Besides, Sam is the nicest slave owner in the county. Nat and Sam go off on a preaching tour to various southern estates to preach at the slaves in a futile attempt to quell their anxieties and rebellions. Each farm is worse than the last, culminating with an owner knocking the teeth out of a slave on a hunger strike and then force feeding him with a funnel. Nat turns from complacent slave into preacher from hell only after a group of white guys rape Nat’s wife, another white guy rapes another slave’s wife at one of Sam’s parties, and Sam orders Nat’s brutal whipping.
For the first 3/4 of the movie, The Birth of a Nation is a prestige-laden period piece punctuated by rather obvious religious symbolism. It’s rather respectful and demure in its depictions of atrocity, choosing to keep the two rapes off screen. Up until his whipping, the worst Nat actually faces is pricking himself on a Cotton thorn, bleeding all over the white cotton. Once the rebellion starts, we’re in the revenge portion of a rape-revenge movie. Suddenly, we’re closer to Django Unchained than The Birth of a Nation. The self-freed Africans kill their slave owners in a variety of extremely violence manners. Parker indulges in the mass murder as catharsis on the path to freedom. Even though the rebellion is ultimately a failure, resulting in the slaughter of hundreds of slaves in the attempt to quell subsequent rebellions.
Writing, directing, and producing a movie where you star as one of America’s greatest tragic heroes is an act of Brass Ball egotism. Parker is so focused on making himself look good that every other character, especially the women, falls by the wayside. Every character is reduced to being another brick in Nat Turner’s path to rebellion. Sam’s complicated character only serves Nat instead of examining his life. No slave gets more than a handful of lines. All the other slave owners are reduced to cartoonish caricatures. The Birth of A Nation is all about Nat.

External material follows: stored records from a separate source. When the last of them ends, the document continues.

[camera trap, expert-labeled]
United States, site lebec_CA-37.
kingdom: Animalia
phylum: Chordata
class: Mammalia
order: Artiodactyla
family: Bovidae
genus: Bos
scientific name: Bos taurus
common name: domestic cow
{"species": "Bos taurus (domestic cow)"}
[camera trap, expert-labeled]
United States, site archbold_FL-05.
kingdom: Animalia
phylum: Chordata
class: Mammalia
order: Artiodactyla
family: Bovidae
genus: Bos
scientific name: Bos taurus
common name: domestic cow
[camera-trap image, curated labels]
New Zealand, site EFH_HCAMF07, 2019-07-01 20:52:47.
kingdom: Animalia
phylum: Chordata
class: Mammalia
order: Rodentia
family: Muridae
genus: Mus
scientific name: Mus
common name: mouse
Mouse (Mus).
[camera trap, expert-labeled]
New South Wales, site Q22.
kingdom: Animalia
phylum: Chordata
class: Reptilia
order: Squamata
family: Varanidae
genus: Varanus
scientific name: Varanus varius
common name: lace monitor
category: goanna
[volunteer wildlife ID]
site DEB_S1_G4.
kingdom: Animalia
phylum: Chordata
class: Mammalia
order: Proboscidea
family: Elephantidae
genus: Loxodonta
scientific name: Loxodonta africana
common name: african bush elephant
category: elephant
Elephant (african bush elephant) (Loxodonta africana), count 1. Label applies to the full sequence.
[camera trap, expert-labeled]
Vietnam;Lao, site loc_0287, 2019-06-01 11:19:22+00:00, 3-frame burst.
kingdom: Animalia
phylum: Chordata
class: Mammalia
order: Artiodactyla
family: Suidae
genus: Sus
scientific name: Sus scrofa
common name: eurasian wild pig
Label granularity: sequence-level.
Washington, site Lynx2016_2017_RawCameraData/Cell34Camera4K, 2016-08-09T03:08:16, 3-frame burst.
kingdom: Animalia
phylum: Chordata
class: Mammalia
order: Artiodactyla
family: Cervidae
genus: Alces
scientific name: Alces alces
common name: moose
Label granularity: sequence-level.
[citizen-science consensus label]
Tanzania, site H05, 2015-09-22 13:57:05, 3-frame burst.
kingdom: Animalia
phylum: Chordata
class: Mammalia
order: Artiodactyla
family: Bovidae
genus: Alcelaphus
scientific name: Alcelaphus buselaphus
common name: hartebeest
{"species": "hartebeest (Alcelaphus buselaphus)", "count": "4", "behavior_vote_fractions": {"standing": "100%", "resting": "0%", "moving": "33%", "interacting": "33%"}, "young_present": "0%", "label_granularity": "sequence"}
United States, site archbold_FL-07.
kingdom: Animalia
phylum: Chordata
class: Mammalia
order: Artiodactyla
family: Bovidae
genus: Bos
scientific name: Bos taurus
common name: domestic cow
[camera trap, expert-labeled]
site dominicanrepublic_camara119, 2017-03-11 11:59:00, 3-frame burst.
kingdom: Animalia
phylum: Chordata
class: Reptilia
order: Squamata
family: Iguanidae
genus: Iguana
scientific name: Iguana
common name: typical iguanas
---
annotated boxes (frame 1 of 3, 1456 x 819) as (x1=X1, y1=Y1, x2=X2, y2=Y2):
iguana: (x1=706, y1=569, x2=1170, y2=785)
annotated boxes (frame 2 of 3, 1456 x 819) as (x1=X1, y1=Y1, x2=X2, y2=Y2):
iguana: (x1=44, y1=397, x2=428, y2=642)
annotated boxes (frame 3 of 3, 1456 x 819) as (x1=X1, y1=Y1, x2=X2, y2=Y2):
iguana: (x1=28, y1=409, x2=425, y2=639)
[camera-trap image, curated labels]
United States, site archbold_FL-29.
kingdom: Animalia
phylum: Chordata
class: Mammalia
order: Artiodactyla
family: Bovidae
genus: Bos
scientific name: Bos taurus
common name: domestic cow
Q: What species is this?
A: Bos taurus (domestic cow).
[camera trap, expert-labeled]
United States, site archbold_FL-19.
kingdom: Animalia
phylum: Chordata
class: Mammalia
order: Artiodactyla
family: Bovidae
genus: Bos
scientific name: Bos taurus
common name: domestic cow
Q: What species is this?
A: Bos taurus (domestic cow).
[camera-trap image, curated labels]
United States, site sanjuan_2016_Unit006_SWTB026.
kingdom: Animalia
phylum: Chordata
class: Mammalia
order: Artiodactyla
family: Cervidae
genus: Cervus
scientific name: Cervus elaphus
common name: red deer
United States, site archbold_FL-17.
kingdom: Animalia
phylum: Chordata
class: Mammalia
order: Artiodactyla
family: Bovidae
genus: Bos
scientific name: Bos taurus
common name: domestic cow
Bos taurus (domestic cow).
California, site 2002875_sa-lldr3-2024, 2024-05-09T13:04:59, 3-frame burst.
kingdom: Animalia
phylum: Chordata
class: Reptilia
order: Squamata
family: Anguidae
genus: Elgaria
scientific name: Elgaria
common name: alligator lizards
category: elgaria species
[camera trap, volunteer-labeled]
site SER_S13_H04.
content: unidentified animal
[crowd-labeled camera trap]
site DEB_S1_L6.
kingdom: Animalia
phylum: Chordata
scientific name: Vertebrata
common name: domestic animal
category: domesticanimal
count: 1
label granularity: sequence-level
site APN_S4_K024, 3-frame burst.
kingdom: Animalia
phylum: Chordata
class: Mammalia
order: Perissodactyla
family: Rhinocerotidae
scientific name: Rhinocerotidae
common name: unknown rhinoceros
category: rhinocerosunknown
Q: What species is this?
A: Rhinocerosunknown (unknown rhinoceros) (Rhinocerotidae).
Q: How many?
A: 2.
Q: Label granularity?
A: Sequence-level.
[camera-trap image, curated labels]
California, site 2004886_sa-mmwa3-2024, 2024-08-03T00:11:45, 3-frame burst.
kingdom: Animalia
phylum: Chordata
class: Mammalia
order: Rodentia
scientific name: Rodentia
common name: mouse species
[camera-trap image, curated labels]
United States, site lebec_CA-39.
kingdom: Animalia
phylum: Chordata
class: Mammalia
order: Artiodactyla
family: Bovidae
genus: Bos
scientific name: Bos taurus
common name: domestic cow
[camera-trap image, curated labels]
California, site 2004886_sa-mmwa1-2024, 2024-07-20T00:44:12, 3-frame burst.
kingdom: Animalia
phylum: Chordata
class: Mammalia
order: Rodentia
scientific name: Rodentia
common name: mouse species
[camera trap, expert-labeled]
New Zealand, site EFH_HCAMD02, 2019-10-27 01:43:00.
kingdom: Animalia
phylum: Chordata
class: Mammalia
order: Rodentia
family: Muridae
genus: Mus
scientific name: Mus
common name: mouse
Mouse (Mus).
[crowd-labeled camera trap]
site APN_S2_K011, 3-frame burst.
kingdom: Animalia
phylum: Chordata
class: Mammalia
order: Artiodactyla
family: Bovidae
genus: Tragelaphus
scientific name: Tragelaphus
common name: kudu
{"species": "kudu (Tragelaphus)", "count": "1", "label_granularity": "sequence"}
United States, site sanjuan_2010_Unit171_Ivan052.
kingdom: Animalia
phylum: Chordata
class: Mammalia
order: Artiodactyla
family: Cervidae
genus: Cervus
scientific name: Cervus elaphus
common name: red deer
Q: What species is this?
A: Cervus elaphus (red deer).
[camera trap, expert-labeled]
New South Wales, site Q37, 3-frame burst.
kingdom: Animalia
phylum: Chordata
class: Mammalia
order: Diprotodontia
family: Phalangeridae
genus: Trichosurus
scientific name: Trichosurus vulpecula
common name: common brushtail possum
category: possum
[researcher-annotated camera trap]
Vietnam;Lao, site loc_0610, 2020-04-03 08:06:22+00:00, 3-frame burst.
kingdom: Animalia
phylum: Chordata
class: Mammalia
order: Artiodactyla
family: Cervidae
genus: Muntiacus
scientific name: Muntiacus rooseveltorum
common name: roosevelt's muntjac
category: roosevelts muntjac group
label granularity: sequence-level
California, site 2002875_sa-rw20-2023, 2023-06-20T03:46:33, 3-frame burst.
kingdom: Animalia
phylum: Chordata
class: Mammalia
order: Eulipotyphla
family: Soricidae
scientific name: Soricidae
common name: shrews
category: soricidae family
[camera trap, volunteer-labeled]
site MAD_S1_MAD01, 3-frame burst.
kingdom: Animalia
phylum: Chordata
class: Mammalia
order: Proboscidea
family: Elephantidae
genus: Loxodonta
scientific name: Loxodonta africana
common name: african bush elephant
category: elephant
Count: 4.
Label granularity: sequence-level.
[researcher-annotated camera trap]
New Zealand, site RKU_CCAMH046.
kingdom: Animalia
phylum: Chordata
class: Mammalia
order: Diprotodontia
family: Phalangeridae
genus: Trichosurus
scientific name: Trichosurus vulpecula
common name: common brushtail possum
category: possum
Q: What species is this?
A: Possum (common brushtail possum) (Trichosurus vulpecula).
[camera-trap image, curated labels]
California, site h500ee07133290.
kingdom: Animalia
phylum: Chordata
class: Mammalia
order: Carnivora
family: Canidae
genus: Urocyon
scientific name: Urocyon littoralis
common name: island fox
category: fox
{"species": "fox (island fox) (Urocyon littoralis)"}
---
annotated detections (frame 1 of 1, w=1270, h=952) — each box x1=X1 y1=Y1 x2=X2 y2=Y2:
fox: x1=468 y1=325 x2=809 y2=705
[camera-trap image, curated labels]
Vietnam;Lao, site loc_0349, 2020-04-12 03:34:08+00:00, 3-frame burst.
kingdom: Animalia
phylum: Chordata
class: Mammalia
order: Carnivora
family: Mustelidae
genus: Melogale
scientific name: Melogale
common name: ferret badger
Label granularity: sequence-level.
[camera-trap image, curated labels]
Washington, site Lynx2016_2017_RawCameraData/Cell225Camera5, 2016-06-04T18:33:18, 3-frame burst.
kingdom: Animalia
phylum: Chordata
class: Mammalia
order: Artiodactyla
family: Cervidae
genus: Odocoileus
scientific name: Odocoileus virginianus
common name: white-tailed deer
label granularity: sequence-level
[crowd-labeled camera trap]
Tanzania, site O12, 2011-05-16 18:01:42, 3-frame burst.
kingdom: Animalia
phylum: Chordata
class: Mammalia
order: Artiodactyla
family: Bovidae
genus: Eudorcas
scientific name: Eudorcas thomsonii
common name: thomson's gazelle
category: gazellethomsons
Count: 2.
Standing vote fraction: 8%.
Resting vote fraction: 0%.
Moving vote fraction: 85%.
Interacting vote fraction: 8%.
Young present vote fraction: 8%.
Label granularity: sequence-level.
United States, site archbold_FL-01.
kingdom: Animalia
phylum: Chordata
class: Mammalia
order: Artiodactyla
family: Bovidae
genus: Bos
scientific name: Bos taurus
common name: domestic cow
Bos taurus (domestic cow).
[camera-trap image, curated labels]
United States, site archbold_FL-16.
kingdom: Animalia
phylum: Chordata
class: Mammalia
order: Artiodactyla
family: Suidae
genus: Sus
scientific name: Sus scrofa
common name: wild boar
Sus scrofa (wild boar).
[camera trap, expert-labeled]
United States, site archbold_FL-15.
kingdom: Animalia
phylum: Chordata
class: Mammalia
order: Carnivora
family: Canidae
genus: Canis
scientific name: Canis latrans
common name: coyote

The Birth of a Nation isn’t a nuanced examination of a system of oppression. Instead, it is a polemic. It’s a passion play which glorifies both Nat Turner and Nate Parker. It’s less 12 Years A Slave than The Revenant (which glorified Leonardo DiCaprio) or Braveheart (which glorified Mel Gibson). The Birth of a Nation is a raging call to action for a black nation to rise up against their oppressors regardless of the ultimate outcome. Failure is an option because it will add fuel to the next rebellion. As a work of vanity doubling as a sermon from the mound, The Birth of a Nation certainly serves its brute audience pleasing purpose. It’s well framed, color graded to hell, frequently sledgehammer obvious, well paced, and exciting as hell. Parker traffics in the language of Religiosity to reach a broad audience beyond the secular white audiences that make up the panels of judges. It’s not a work of genius, but its a helluva time.